Seçilen bölüm>
Kuşkusuz bu, büyük çaba ve emekler neticesinde ulaşılan ileri bir noktadır ve bu ilmi seviyeden azami surette istifade edilmelidir. Birebir kopyalanması veya intihal edilmesi meselesine gelince işte o, bizim gibi toplumlar için tarihten silinip yok olma riski oluşturmaktadır. Çünkü Batı’nın öngördüğü ideal insan modeliyle bizimki asla aynı değildir. O yüzden böyle bir maarif iklimini hiçbir filtreye tabi tutmadan olduğu gibi alıp ülkemizde uygulamaya koymak, yazının başında sorduğum suallerin cevaplarını kendiliğinden ortaya çıkarır. Siz o zaman büyük bir gaflete düşer ve kendi geleceğinize nesiller değil bu küresel kültür pazarlamacılarının tezgahına ömür boyu hizmet edecek bireyler yetiştirmiş olursunuz.

Çözüm; bize özgü maarif iklimini kendi dili, elbisesi ve ruhuyla yeniden inşa etmektir.

Nesillerinin eğitimini kendi kültür ve medeniyet iklimine yaslamayı başaramayan hangi toplum yarınlara özgüvenli, başı dik, tam bağımsız ve güçlü bir şekilde yürüyebilir ki?

Her fidan, yeteneklerini özgürce ve kaygısızca sergileyebileceği aşina bir gönül iklimine yazgılıdır zira.

Bir fidan bilir ki özgüven sahibi olabilmesi de göğsünü gererek varlığını sürdürmesi de ancak öz yapısıyla uyumlu bir iklimde yaşamasına bağlıdır. Talihli bir fidan işte böyle ferahfeza bir ortama kavuştuğu zaman aşkla kök salar toprağa. Onun hikmet yüklü öğütleriyle arayıp bulur yönünü. Bu özge iklimin terennümleriyle donatır ruhunu. İç ve dış tehditlerden onun tembihleriyle korur kendisini. Bu iklimin işaret diliyle muhafaza eder istikametini. Onun füsunkar meltemleriyle uyandırır hayallerini ve aynı rüzgarla tutuşturur salkım saçak umutlarını. Gece- gündüz demeden aşkla sarılır ideallerine ve en müstesna vakitlerini tabiat ananın kucağında dallanıp budaklanmaya, serilip serpilmeye adar hiç usanmadan.

Beklenen> Maarif iklimi yazısında "Çözüm; bize özgü" ifadesinden "şekilde yürüyebilir ki?" ifadesine kadar uzanan kısmı hiç değiştirmeden yazdırır mısınız?

Gösterilen veriler>
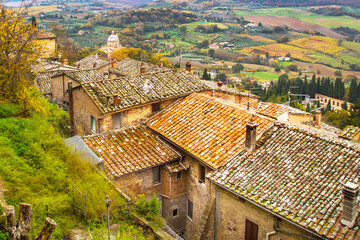Tuscany panoramic landscape with old traditional houses roofs, cypress, vineyards, Italy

Yazılı yanıt>
Çözüm; bize özgü maarif iklimini kendi dili, elbisesi ve ruhuyla yeniden inşa etmektir.

Nesillerinin eğitimini kendi kültür ve medeniyet iklimine yaslamayı başaramayan hangi toplum yarınlara özgüvenli, başı dik, tam bağımsız ve güçlü bir şekilde yürüyebilir ki?